Announcing the gift, the Chair of the Brooklyn Museum's Board, John S. Tamagni, said, "On behalf of the Board and the Museum staff, I wish to thank Shelby White and the Leon Levy Foundation for this exceptional gift, which is an important step in securing the financial future of the Brooklyn Museum. Reflecting her passion for art, Shelby White's enduring support for the Museum and, indeed, for Brooklyn, exemplifies the ideal of philanthropic leadership."

"I grew up in Brooklyn, and remember taking class trips to the Museum to look at the Egyptian collection," said Ms. White. "I didn't realize, until much later, that it was one of the greatest museums in the world. The Leon Levy Foundation is proud to support the Brooklyn Museum and help ensure its future."

The Brooklyn Museum is one of the largest art museums in the United States, with comprehensive collections that range from ancient Egyptian masterpieces to contemporary works, representing nearly every culture. It serves one of the most diverse audiences of any art museum in the country as a dynamic and innovative center for learning through the visual arts.

▶ _SET OF TASKS_
(1) Decide whether each statement agrees with the text about the Brooklyn Museum gift: (a) Shelby White grew up in Brooklyn; (b) John S. Tamagni is the museum's director; (c) as a child, Ms. White knew the museum was one of the greatest in the world. Answer yes or no for each, quoting the words of the text that decide it.
(2) Pick up the text about the Brooklyn Museum gift after its final sentence and carry it forward.

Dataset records
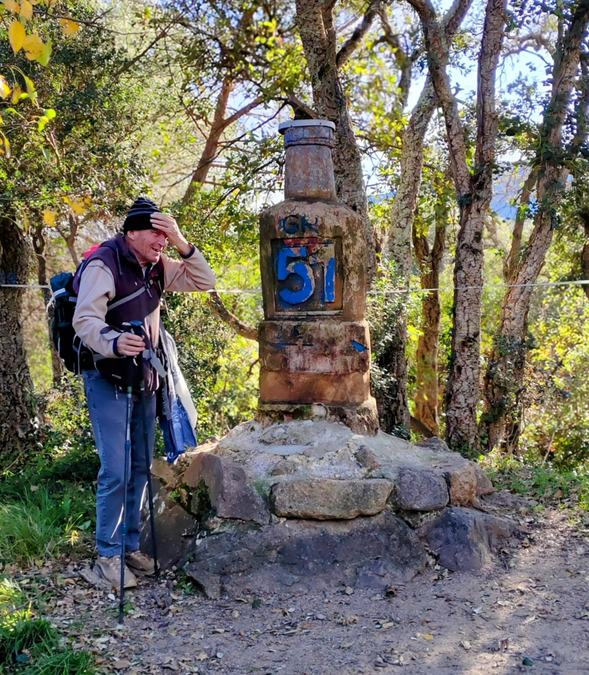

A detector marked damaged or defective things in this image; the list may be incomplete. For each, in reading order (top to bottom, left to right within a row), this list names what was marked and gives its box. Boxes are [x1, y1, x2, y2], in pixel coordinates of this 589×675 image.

rusty metal marker [260, 119, 378, 434]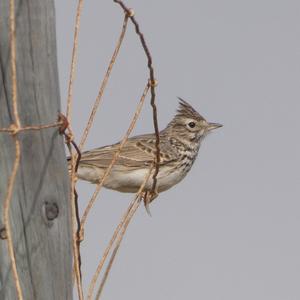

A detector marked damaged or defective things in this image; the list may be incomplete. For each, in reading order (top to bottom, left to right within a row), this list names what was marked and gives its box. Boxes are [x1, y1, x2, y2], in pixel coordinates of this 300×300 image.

rusty wire [86, 165, 152, 298]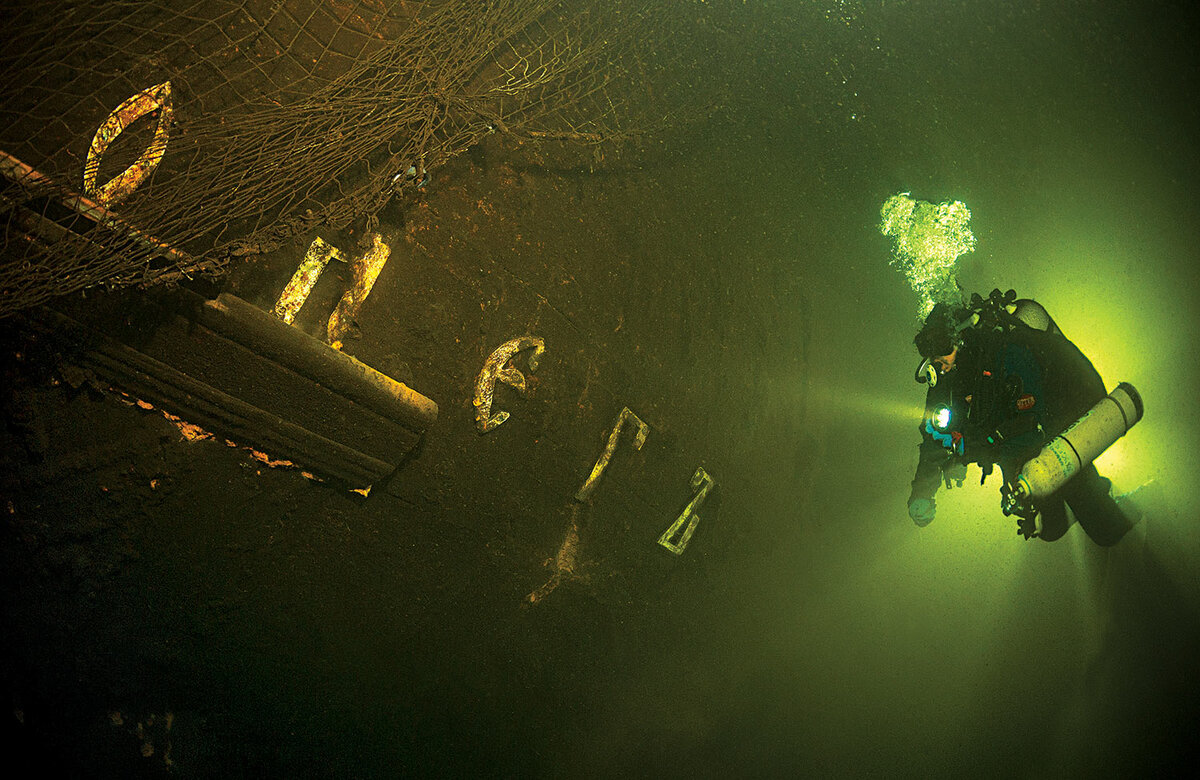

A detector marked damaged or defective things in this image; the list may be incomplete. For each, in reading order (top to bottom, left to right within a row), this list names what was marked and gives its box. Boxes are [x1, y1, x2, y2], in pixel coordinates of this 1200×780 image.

corroded metal [83, 82, 173, 206]
corroded metal [274, 236, 344, 324]
corroded metal [328, 233, 390, 348]
corroded metal [474, 336, 544, 432]
corroded metal [576, 406, 648, 502]
corroded metal [656, 464, 712, 556]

▶ _NUMBERED ANSWERS_
(1)
(a) Yes: "I grew up in Brooklyn"
(b) No: "the Chair of the Brooklyn Museum's Board, John S. Tamagni"
(c) No: "I didn't realize, until much later, that it was one of the greatest museums in the world."

(2)
The Museum has developed a broadly based schedule of special exhibitions, from scholarly to popular-culture offerings, encompassing those created by Brooklyn Museum curators as well as touring shows organized elsewhere. It has recently launched its spring season with four critically acclaimed exhibitions with the common theme of activism. They include Ai Weiwei: According to What?, presenting the work by the provocative Chinese conceptual artist and activist;

Chicago in L. A.: Judy Chicago's Early Work, 1963-74, an exhibition of minimalist art that paved the way for the iconic feminist masterwork The Dinner Party, a part of the Museum's permanent collection; Witness: Art and Civil Rights in the Sixties, honoring artists' participation in the struggle for racial justice; and Swoon: Submerged Motherlands, a site-specific installation addressing environmental issues and created by a renowned Brooklyn street artist.

In recent years all of the Museum's permanent collection galleries have been reinstalled in a way that allows visitors to experience the works of art more directly. The Museum has also significantly increased its support of the borough's own creative community through both an active acquisitions campaign and a program of exhibitions by Brooklyn-based artists.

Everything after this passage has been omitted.